The level of operation is more cumbersome, and if the hierarchy becomes more difficult to operate and manage, although that way is well implemented, but in the use of a lot of complexity. You can imagine a library classification problem, you can have a variety of different classifications, categories and books is a many-to-many relationship.

So, after kernel 3.16, the new design of the unified hierarchy was introduced, which introduced a feature called __devel__sane_behavior (the name clearly implies that it is still in the development test phase), It can mount all subsystems to the root level, only the leaf node can exist tasks, the non-leaf node only for resource control.

Let's mount a look:

$ sudo mount-t cgroup-o __devel__sane_behavior cgroup./cgroup

$ ls./cgroup
Cgroup.controllers Cgroup.procs Cgroup.sane_behavior Cgroup.subtree_control

$ cat./cgroup/cgroup.controllers
Cpuset CPU CPUACCT Memory devices freezer net_cls Blkio perf_event Net_prio hugetlb

We can see there are four files, and then you mkdir a subdirectory here, and there will be these four files. The superior's Cgroup.subtree_control control subordinates ' cgroup.controllers.

For example: Suppose we have the following directory structure, b represents the Blkio,m code memory, where a is root, including all subsystems ().

# A (b,m)-B (b,m)-C (b)
# \-D (b)-E

# in the following command, + means enable,-indicates disable

# The Enable Blkio on B
# echo +blkio > A/cgroup.subtree_control

# Enable Blkio on C and D
# echo +blkio > A/b/cgroup.subtree_control

# Enable memory on B
# echo +memory > A/cgroup.subtree_control

In the above structure,

Cgroup only the online control subordinates, can not be delivered to the lower subordinates. Therefore, there are no memory restrictions in C and D, and there are no Blkio and memory restrictions in E. And this layer of cgroup.controllers file is a read-only, the content of which depends on what the superior Subtree_control.
Any directory that has been configured for Subtree_control cannot bind processes, except for root nodes. So, A,c,d,e can tie up the process, but B can't.

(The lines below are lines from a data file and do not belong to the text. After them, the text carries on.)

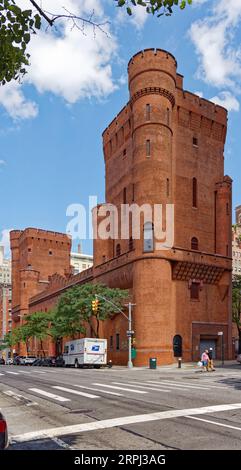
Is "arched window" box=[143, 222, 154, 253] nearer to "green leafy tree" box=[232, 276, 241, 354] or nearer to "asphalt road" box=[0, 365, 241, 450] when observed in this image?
"green leafy tree" box=[232, 276, 241, 354]

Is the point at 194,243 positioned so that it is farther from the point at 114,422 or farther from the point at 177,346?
the point at 114,422

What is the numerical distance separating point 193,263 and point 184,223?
4.76m

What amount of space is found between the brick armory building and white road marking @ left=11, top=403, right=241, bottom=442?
130 feet

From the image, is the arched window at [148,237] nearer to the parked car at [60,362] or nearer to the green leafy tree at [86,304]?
the green leafy tree at [86,304]

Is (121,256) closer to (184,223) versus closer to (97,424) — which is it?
(184,223)

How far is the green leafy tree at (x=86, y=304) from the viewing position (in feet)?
192

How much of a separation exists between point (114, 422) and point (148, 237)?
43654mm

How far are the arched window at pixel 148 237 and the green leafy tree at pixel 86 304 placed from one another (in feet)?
20.4

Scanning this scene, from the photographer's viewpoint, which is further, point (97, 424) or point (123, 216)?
point (123, 216)

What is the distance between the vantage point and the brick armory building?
180ft

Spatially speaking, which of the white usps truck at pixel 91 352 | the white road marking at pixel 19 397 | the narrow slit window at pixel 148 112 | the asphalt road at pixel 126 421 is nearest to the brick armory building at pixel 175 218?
the narrow slit window at pixel 148 112

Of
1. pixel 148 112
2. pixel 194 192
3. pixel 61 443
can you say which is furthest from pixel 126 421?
pixel 194 192
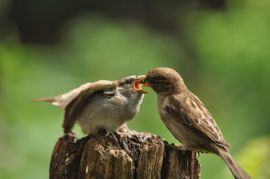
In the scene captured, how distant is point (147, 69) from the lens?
11883 millimetres

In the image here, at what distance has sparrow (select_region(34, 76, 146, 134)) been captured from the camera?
7.35 metres

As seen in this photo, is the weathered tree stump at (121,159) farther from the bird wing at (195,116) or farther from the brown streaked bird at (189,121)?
the bird wing at (195,116)

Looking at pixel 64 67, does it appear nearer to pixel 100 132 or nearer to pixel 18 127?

We can see that this kind of clean distinction is open to two things, one is the grouping of the processes, the other is the resource control of the group (the previous two things are completely mixed up), the directory inheritance has added some restrictions, so as to avoid some ambiguous situation.

Of course, the matter is still evolving, and the cgroup of these issues is now being addressed by Cgroup Tejun Heo and Huawei's Li Zefan classmates. In short, this is a system management problem, and change will affect a lot of things, but once the plan is determined, the old Cgroup way will be gone forever.

Related Article

Contact Us

The content source of this page is from Internet, which doesn't represent Alibaba Cloud's opinion; products and services mentioned on that page don't have any relationship with Alibaba Cloud. If the content of the page makes you feel confusing, please write us an email, we will handle the problem within 5 days after receiving your email.

If you find any instances of plagiarism from the community, please send an email to: and provide relevant evidence. A staff member will contact you within 5 working days.

A Free Trial That Lets You Build Big!

Start building with 50+ products and up to 12 months usage for Elastic Compute Service

  • Sales Support

    1 on 1 presale consultation

  • After-Sales Support

    24/7 Technical Support 6 Free Tickets per Quarter Faster Response

  • Alibaba Cloud offers highly flexible support services tailored to meet your exact needs.